Washington Sen. Maria Cantwell, reflected in the rearview mirror, sits in the front seat of Jerry Snyder's pickup and listens to the wheat farmer talk about erosion problems caused by federal programs to set aside farmland.
It might have been easy to ignore the pull of politics.

A former state legislator and one-term congresswoman, Cantwell joined RealNetworks as a vice president after losing re-election to the House in 1994. By the end of the decade, her stock portfolio from the company that pioneered tools to broadcast audio and video over the Internet was valued in the tens of millions of dollars. But the daughter of a lifelong Democratic activist itched to get involved in public policy again. When, in the middle of last year, she finally decided to challenge three-term incumbent Republican Sen. Slade Gorton, she eschewed political-action-committee contributions and spent more than $10 million of her own money to blanket the airwaves with TV ads that cast Gorton as a career politician beholden to special interests.

Admirers see Cantwell as a fresh face for Washington state: a woman succeeding in the male-dominated realm of politics; someone who "gets tech" and considers herself a defender of the environment; a diehard Mariners fan who at 43 is one of the youngest members of the Senate.

Still, she edged Gorton by fewer than 3,000 votes and has found that change comes slowly in the Senate, where brass spittoons still adorn the chamber floor and she was asked to check her Blackberry handheld computer at the door.

Her transition to the Capitol was delayed by a recount that lasted weeks, and complicated by the collapse of her personal fortune in technology stocks. But even as she struggled with her debts and new duties, she was seeking her own niche in the Senate.

"We have some senators who don't carry their own weight, and then you have the real workhorses," said veteran Sen. Patrick Leahy of Vermont. "She's one of the workhorses."

Cantwell, a new member of the Senate Indian Affairs Committee, talks to Coeur d'Alene tribal councilman Francis Si John at the Julyamsh Powwow in Post Falls, Idaho.
EARLY ON a midsummer Saturday morning, Cantwell sinks into the back seat of a hard-driven Mazda 929 in territory considered unfriendly to Democrats and downright alien to a onetime dot-com millionaire. It's chilly and raining in normally dry Ritzville as an aide steers the car around the hotel parking lot and behind the red pickup they will follow to the first of seven events today. Two bumper stickers glare from their host's rear window:

"Save the Dams"

"Bush-Cheney"

She didn't have to be here. The last flight to Spokane left before the Senate finished voting, and Cantwell's staff considered cutting back her Eastern Washington schedule. Instead, the senator scrambled all night from Capitol Hill to rural Adams County, via Seattle and a four-hour car ride over the Cascades, to be in place for coffee and cinnamon rolls with a group of farmers who she knows didn't vote for her.

Information supplied:

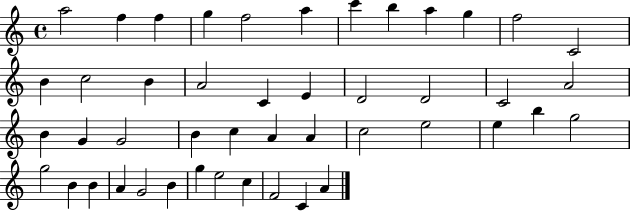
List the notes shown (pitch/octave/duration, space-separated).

What you have to do: In the profile of Sen. Maria Cantwell, how much of her own money did she spend on her campaign against Slade Gorton?

Output of the task: More than $10 million.